For many, relaxing security controls and increasing access to corporate services from employee-owned devices introduces unpalatable risks. There are already multiple examples of cyber criminals both increasing and tailoring their activity to target the growing population of remote workers. Coping with a major cyber incident at the same time as a pandemic is beyond the means of most organizations.
As the UK Government mobilises to reduce the impact to the UK and its citizens of the COVID-19 pandemic, much of today’s focus quite rightly is on expert advice. However, Government experts have for some time been evaluating approaches that can provide safer options for scaling remote working than a BYOD (Bring Your Own Device) model. These approaches may provide timely alternatives to procuring new laptops for organisations struggling to meet their current cost or availability needs.

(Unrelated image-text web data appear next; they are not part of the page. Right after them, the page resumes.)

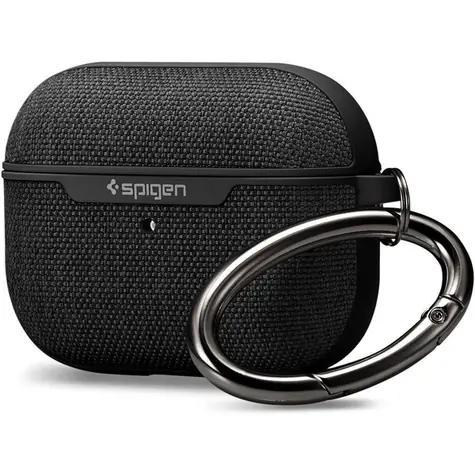 Spigen Urban Fit pouzdro pro Apple AirPods Pro černá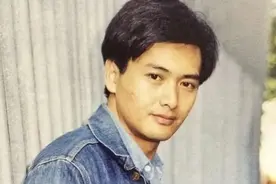 香港明星那么多，为什么周润发被称为“香港之子”？图片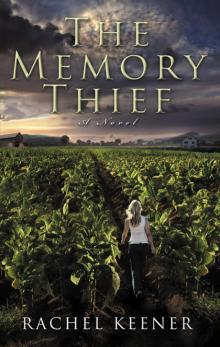 The Memory Thief Read online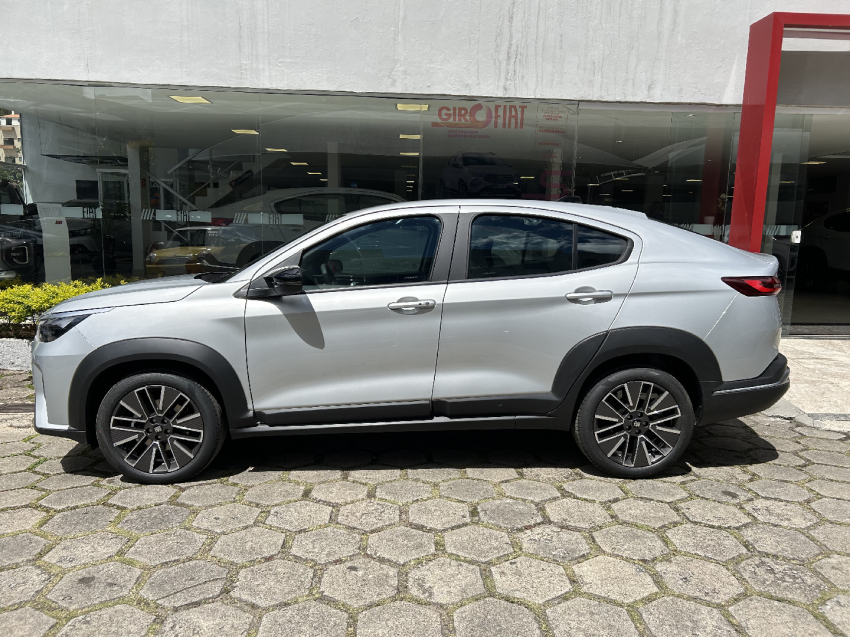fiat fastback 1.0 hibrido 20265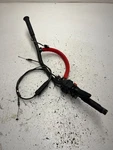 05 Polaris Rmk 550 Vertical Edge 136 Oem Handlebars Lever Steering Throttle. Fixed Price $109.99.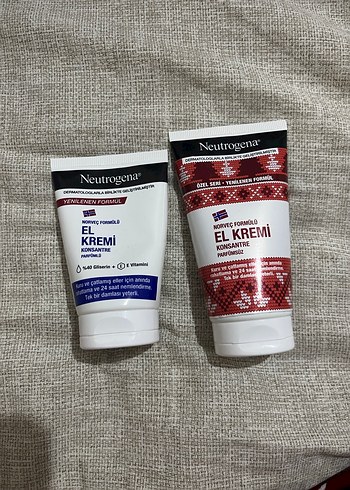Neutrogena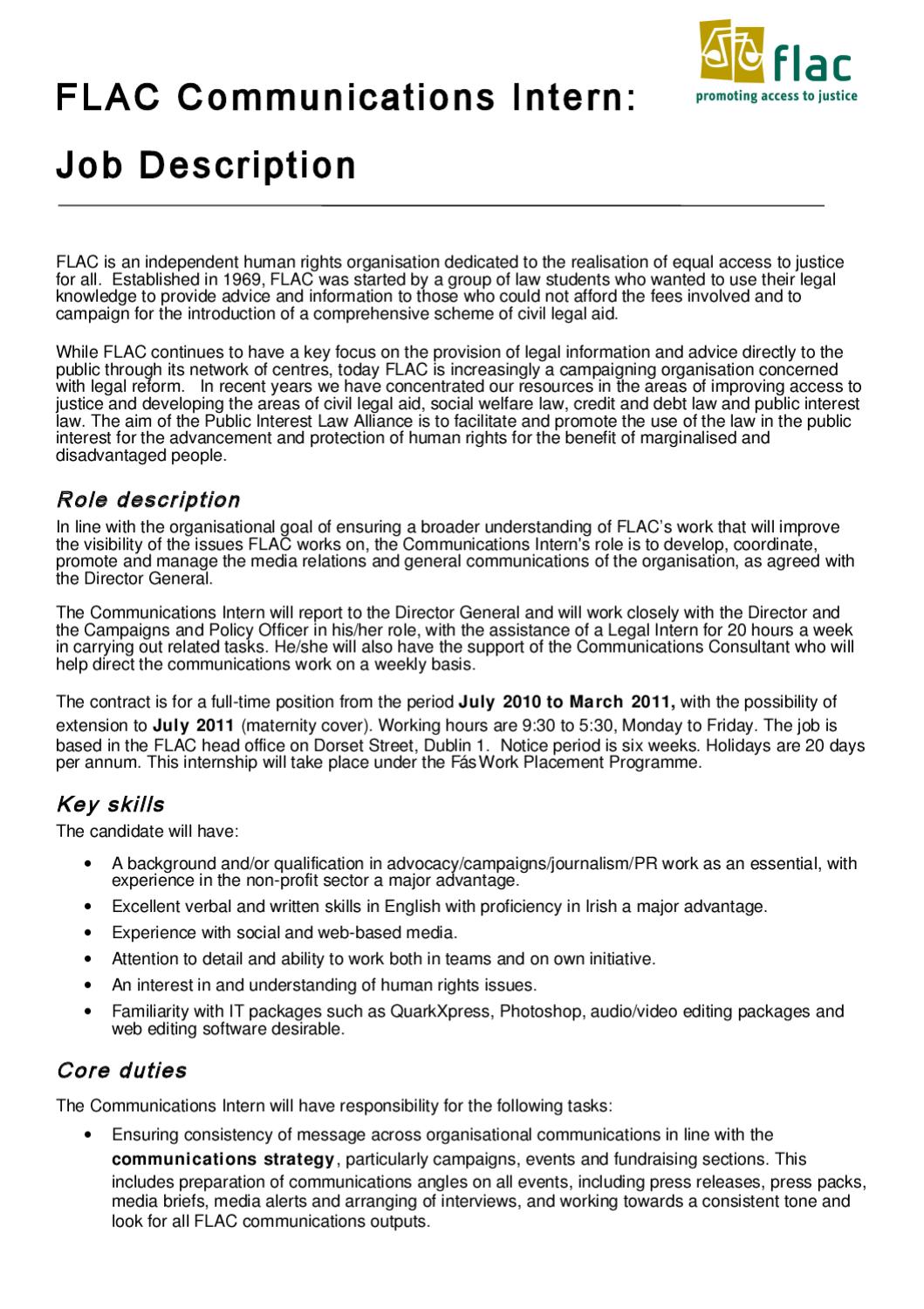Http www flac ie download doc 2010 05 05 communications intern job software-developer-internship-summer-2024-image-to-u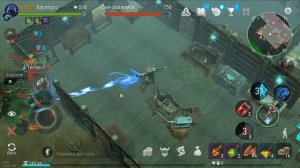 ФРОСТБОРН ЭТО УЖЕ ПОЛНЫЙ *%?*#?%#  ᐅ  Frostborn: Coop Survival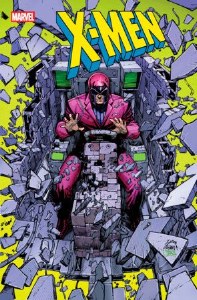 X-Men #18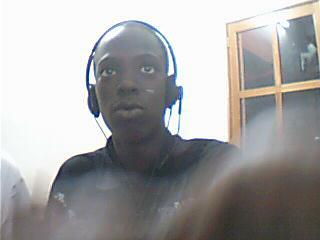 abdoulaye gueye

A project led by the National Cyber Security Centre (NCSC) referred to as CloudClient, looked to develop an End User Device platform that could be deployed on a range of computing devices, with built-in security that would allow organisations to share infrastructure and services without increasing risk. The programme produced a light-weight operating system (OS), now available as a commercial product that organisations within the public and private sectors have subsequently used, either to transform legacy IT that can no longer support a full desktop OS, or deploy a bootable USB stick to allow a home PC to be transformed into a secure working environment.